(PROVIDED PASSAGE):
Norwegian-born Erik the Red was either a great marketer or just a truthful traveler, depending on which stories you choose to believe.
Growing up, you probably learned in school that Erik the Red named the world’s largest noncontinental island “Greenland” (Grunland) to entice his neighbors and friends to settle the new country with him. However, that may only be partly true. The southern portion of Greenland that is not covered by glaciers is green in the summer months and was probably even greener during Erik’s time, the Medieval Warm Period.
In any event, he must have been quite convincing, because in the summer of 985, 25 boats filled with about 500 emigrants and their domestic animals sailed from the west coast of Iceland for the inviting fjords and green valleys Erik the Red had talked about. Unfortunately, only 14 of the ships made it.
Travel to Greenland today, of course, is a lot safer. The country is still a hauntingly beautiful place, although not as warm as in Erik’s time. Today, Greenland’s Ice Sheet is the second largest mass of ice on Earth. But over the past two decades, warming temperatures have caused Greenland’s great ice cap—which contains enough water to raise ocean levels by about 20 feet—to melt.

(DATASET CONTENT):
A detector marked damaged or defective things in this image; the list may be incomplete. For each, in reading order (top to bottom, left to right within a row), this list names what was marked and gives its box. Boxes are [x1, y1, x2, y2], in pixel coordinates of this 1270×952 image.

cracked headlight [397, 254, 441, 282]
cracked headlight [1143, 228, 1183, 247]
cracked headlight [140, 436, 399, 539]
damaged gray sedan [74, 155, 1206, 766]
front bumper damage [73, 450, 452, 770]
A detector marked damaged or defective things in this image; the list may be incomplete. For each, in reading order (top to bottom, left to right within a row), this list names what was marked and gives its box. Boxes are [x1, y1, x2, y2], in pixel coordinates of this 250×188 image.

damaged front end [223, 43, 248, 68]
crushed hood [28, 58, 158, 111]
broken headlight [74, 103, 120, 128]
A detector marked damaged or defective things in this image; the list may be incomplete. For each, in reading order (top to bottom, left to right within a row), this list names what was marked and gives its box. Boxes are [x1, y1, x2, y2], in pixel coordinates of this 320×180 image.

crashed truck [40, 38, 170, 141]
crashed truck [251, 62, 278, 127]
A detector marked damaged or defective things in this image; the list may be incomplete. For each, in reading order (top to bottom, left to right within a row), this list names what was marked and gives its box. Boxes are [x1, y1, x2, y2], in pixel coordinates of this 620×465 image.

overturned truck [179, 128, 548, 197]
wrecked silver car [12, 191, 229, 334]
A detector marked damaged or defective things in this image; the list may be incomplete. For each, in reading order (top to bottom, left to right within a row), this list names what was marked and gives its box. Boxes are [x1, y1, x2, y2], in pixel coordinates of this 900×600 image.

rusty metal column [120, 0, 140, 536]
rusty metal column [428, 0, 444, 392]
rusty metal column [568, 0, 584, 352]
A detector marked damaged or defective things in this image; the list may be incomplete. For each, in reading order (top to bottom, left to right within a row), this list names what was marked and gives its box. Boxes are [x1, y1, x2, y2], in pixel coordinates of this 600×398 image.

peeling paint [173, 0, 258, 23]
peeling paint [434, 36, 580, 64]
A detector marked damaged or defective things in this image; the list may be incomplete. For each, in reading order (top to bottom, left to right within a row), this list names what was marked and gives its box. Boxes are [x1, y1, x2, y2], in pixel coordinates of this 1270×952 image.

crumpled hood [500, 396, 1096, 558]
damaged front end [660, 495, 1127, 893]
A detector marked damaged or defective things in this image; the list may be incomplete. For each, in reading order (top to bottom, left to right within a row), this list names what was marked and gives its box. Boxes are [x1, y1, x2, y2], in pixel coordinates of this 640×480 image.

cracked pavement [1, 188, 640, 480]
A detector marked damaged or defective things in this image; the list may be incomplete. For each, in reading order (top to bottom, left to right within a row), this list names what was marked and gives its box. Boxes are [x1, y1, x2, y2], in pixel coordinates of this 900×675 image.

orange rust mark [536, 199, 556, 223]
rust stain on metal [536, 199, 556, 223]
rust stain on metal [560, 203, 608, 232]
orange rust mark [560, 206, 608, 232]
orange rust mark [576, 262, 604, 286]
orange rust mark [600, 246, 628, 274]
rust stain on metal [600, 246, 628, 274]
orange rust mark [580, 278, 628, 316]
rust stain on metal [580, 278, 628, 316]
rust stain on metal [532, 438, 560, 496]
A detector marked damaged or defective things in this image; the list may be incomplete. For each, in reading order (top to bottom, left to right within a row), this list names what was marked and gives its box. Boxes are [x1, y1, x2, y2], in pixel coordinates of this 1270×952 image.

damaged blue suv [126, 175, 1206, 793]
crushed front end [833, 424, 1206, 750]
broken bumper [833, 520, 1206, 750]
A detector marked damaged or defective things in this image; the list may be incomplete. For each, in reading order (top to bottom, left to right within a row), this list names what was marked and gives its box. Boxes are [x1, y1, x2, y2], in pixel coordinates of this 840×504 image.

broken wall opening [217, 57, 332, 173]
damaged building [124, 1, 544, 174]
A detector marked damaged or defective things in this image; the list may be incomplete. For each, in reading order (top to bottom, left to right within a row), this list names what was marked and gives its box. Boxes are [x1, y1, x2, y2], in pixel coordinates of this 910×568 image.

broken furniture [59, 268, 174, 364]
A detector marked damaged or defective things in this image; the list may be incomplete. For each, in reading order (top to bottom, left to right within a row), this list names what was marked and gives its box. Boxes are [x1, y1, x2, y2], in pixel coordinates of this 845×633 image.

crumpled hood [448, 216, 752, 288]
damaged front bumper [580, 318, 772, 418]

(EXERCISE SET):
1) Copy the rows word for word, from the line containing "this 910×568 image." through the last line of the rows.
2) Continue the passage about Greenland and Erik the Red from its last sentence.

(RESPONSE LIST):
1)
A detector marked damaged or defective things in this image; the list may be incomplete. For each, in reading order (top to bottom, left to right within a row), this list names what was marked and gives its box. Boxes are [x1, y1, x2, y2], in pixel coordinates of this 910×568 image.

broken furniture [59, 268, 174, 364]
A detector marked damaged or defective things in this image; the list may be incomplete. For each, in reading order (top to bottom, left to right within a row), this list names what was marked and gives its box. Boxes are [x1, y1, x2, y2], in pixel coordinates of this 845×633 image.

crumpled hood [448, 216, 752, 288]
damaged front bumper [580, 318, 772, 418]

2)
That’s why studying Greenland’s ice from past climate periods will help us better understand how it might respond to our current warming trend. Just recently, online in the Journal of Geophysical Research: Earth Surface on January 16, 2015, NASA scientists published the first-ever, comprehensive map of the thousands of frozen layers of ice deep inside the Greenland Ice Sheet. A video of that map is shown below.
Watching the video is like looking back to the time of Erik the Red—and beyond it. NASA states that each layer of ice is not only a record of snowfall and melting events, but what the Earth’s climate was like at the dawn of civilization, or during the last Ice Age, or during an ancient period of warmth similar to the one we are experiencing today.
The map was created by using state-of-the-art radar to survey previously unexplored areas of the Greenland Ice Sheet and combining that information with data from ice cores. It’s hoped that this information will be helpful in projecting Greenland’s future contribution to sea-level rise.
Personally, I think Erik the Red’s marketing message would have been lost on me. There are already enough warm, green and inviting places on Earth.
I prefer the few left with ice.
Here’s to finding your true places and natural habitats,
Candy
Thank you Candice for posting this very informative video. I love learning about this beautiful planet we inhabit. She has been here for billions of years and still going strong….
Don, no, snow builds up in winter compressing lower layers into ice which is lost in glacial action and melting forming a balance. While there are cycles both long and short term the recent warming and melting is rapid. Between 1979 & 2006 Greenland lost 30% more ice than it gained. We should be concerned that if the entire Greenland ice sheet melted sea level could rise 6 m and with the Antarctic peninsular warming 2.5 deg C since 1950, melting of the Antarctic ice sheet would raise sea level 60m. Not good news for coastal and low lying inland areas below 67m AHD.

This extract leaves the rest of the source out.